Dr. Panagiotis Sarigiannidis is the Director of the ITHACA lab, co-founder of the 1st spin-off of the University of Western Macedonia: MetaMind Innovations P.C., and Full Professor in the Department of Electrical and Computer Engineering in the University of Western Macedonia, Kozani, Greece. He received the B.Sc. and Ph.D. degrees in computer science from the Aristotle University of Thessaloniki, Thessaloniki, Greece, in 2001 and 2007, respectively.

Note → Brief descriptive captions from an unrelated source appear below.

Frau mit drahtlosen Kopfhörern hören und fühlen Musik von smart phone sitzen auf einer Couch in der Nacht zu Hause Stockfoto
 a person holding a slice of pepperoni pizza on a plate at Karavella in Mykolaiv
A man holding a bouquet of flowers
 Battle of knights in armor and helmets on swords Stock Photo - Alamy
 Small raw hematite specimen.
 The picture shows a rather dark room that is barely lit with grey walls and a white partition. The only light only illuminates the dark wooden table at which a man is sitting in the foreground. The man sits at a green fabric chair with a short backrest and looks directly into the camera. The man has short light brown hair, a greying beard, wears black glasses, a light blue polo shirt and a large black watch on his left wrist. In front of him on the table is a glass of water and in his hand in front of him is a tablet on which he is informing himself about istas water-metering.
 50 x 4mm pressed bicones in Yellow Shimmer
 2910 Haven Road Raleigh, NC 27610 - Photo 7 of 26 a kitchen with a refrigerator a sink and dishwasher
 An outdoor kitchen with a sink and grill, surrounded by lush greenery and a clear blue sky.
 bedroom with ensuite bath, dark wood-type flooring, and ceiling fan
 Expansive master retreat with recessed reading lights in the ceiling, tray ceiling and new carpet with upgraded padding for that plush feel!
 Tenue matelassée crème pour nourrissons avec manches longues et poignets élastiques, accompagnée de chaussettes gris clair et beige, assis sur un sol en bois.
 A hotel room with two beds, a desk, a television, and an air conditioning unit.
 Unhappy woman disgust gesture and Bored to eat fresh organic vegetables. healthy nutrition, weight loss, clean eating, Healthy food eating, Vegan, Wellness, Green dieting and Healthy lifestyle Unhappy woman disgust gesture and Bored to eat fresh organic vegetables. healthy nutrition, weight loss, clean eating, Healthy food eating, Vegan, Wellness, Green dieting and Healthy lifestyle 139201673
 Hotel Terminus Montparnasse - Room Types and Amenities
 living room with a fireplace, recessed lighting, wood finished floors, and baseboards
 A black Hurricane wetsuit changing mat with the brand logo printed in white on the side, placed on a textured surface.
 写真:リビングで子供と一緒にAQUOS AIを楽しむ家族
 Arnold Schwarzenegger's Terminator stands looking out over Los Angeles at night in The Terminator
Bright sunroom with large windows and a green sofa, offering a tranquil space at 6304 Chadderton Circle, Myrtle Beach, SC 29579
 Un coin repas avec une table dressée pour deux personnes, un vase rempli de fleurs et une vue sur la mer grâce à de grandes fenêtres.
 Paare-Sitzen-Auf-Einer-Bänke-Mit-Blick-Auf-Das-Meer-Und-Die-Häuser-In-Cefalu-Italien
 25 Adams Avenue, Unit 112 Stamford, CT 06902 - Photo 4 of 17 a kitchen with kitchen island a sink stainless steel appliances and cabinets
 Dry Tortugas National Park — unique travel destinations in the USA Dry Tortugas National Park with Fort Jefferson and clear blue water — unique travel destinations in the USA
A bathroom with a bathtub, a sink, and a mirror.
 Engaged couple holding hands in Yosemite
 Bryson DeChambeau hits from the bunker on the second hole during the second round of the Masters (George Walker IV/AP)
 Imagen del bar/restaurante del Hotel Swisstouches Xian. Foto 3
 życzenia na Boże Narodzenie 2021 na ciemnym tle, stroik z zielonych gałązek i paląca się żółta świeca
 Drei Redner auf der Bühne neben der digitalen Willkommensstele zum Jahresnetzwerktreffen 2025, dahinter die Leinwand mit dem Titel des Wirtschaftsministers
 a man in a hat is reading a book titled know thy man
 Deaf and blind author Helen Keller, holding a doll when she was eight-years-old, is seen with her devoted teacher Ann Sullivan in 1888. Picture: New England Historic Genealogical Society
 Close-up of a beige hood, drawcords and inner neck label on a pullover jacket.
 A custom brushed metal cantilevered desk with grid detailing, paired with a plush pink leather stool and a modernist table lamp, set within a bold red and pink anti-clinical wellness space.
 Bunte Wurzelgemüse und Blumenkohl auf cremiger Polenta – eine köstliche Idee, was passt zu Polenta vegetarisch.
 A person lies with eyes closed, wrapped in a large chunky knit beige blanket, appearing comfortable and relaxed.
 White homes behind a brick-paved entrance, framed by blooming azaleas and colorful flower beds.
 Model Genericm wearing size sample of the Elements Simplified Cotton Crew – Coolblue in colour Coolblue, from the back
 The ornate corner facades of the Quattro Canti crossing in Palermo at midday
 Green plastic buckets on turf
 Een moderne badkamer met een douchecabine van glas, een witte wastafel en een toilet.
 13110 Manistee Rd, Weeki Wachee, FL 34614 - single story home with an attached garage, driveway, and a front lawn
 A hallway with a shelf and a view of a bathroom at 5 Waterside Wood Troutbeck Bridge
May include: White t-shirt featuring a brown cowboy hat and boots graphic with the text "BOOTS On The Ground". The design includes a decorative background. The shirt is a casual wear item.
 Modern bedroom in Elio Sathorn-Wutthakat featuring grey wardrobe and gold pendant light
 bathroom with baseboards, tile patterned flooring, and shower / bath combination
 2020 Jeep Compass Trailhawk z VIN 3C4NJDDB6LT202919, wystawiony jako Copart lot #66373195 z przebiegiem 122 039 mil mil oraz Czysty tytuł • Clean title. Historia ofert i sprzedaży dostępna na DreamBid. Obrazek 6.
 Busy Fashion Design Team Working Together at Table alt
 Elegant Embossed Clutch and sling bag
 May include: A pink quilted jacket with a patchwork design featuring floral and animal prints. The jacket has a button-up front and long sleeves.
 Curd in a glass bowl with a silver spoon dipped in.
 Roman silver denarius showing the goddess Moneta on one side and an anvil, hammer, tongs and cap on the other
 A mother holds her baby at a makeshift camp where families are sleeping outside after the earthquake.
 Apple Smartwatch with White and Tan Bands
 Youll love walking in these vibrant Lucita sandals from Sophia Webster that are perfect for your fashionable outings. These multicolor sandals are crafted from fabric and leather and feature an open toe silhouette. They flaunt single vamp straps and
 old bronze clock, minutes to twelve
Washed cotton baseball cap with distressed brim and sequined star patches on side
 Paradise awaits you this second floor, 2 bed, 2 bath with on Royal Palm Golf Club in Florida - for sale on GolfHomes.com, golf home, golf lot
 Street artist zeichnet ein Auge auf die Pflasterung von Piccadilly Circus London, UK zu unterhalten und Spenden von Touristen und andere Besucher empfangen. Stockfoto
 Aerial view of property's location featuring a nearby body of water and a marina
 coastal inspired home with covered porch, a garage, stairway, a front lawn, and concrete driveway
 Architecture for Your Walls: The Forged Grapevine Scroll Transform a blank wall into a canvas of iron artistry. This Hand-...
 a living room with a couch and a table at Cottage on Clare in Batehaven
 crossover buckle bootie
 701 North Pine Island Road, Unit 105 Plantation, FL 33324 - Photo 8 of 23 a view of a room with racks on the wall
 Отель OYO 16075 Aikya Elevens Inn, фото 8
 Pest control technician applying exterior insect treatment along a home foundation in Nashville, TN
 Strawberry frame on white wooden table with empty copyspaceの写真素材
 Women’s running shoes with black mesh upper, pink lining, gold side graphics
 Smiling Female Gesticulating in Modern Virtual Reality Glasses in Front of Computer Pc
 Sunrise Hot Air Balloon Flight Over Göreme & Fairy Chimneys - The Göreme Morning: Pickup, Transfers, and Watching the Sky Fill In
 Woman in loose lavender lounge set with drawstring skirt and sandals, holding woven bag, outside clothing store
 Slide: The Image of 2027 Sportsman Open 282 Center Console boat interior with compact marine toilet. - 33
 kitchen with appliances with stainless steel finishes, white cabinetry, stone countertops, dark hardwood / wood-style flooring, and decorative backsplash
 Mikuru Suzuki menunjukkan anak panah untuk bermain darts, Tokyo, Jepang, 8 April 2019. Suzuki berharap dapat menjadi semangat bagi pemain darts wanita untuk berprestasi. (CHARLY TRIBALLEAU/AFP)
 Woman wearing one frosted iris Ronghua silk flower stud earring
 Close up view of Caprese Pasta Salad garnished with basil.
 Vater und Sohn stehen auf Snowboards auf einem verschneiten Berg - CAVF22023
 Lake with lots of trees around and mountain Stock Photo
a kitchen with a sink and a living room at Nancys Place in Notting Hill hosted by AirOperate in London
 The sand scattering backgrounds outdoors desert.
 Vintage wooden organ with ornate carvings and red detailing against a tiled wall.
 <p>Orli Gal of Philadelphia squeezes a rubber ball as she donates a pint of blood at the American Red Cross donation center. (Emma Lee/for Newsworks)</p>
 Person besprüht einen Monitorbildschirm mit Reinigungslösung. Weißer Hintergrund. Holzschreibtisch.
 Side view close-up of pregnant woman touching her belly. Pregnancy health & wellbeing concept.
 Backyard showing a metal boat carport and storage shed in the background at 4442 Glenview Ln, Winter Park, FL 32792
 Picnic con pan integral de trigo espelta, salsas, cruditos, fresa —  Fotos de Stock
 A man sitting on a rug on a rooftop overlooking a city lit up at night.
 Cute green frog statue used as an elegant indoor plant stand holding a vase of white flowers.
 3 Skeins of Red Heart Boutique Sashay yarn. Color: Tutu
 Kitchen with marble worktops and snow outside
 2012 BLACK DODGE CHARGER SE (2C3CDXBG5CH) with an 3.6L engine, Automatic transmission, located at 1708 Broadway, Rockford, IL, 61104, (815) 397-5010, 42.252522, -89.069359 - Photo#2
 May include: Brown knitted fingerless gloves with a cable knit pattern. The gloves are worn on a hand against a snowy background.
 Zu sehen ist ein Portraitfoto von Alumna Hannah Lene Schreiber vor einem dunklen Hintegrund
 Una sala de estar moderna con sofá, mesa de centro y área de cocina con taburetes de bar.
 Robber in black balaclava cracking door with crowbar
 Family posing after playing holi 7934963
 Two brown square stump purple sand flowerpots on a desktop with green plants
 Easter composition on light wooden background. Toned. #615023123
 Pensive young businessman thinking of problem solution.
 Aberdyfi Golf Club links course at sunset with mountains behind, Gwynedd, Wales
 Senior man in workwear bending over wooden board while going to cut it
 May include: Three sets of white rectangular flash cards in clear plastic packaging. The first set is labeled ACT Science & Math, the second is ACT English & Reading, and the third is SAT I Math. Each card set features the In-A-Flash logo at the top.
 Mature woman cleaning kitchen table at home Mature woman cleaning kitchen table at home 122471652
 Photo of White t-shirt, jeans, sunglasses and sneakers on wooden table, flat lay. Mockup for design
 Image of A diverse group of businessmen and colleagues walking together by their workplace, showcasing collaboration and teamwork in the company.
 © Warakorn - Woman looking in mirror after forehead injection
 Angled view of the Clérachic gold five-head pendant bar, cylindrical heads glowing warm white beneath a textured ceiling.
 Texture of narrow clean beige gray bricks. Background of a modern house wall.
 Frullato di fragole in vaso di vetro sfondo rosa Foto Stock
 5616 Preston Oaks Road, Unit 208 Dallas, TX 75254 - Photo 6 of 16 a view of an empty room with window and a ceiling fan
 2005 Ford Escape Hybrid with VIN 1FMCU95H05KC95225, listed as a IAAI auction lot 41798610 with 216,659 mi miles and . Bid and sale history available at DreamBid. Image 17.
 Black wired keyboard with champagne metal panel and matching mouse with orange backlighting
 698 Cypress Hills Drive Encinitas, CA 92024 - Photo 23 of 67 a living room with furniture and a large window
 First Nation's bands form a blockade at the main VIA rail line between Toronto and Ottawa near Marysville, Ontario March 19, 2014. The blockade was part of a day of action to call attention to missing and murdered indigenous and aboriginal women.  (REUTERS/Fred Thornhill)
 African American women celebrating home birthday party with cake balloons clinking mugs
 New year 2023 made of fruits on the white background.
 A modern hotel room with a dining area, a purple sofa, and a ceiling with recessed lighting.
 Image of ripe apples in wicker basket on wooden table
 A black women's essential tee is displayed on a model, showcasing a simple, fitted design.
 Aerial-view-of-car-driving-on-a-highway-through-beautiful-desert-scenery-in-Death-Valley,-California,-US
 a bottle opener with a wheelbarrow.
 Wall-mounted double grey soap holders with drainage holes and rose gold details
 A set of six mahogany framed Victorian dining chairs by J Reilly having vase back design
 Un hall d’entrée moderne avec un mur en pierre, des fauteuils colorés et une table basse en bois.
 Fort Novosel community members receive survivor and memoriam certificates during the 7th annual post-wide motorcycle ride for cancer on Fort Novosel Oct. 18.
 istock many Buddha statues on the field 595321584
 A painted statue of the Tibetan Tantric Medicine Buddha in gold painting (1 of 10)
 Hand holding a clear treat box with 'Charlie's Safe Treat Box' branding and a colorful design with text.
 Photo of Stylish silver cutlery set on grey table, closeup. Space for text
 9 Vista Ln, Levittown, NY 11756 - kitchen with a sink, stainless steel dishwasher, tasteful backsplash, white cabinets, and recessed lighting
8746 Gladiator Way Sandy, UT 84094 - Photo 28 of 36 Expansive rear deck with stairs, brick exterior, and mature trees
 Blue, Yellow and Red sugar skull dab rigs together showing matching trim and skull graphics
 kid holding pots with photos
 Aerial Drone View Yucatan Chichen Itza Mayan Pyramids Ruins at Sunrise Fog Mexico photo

He has published over 360 papers in international journals, conferences and book chapters. He received six best paper awards and the IEEE SMC TCHS Research and Innovation Award 2023. He has been involved in several national, European and international projects, coordinating and technically leading numerous national and European projects including H2020, Horizon Europe, Erasmus+ and operational programs. His research interests include telecommunication networks, internet of things and network security. He is an IEEE member and participates in the Editorial Boards of various journals.

Dr. Jan Platoš is a professor at the Department of Computer Science and the Dean of the Faculty of Electrical Engineering and Computer Science, VSB-TUO, Czech Republic. He has co-authored more than 240 scientific articles published in proceedings and journals. His primary fields of interest are machine learning, artificial intelligence, industrial data processing, text processing, data compression, bioinspired algorithms, information retrieval, data mining, data structures, and data prediction.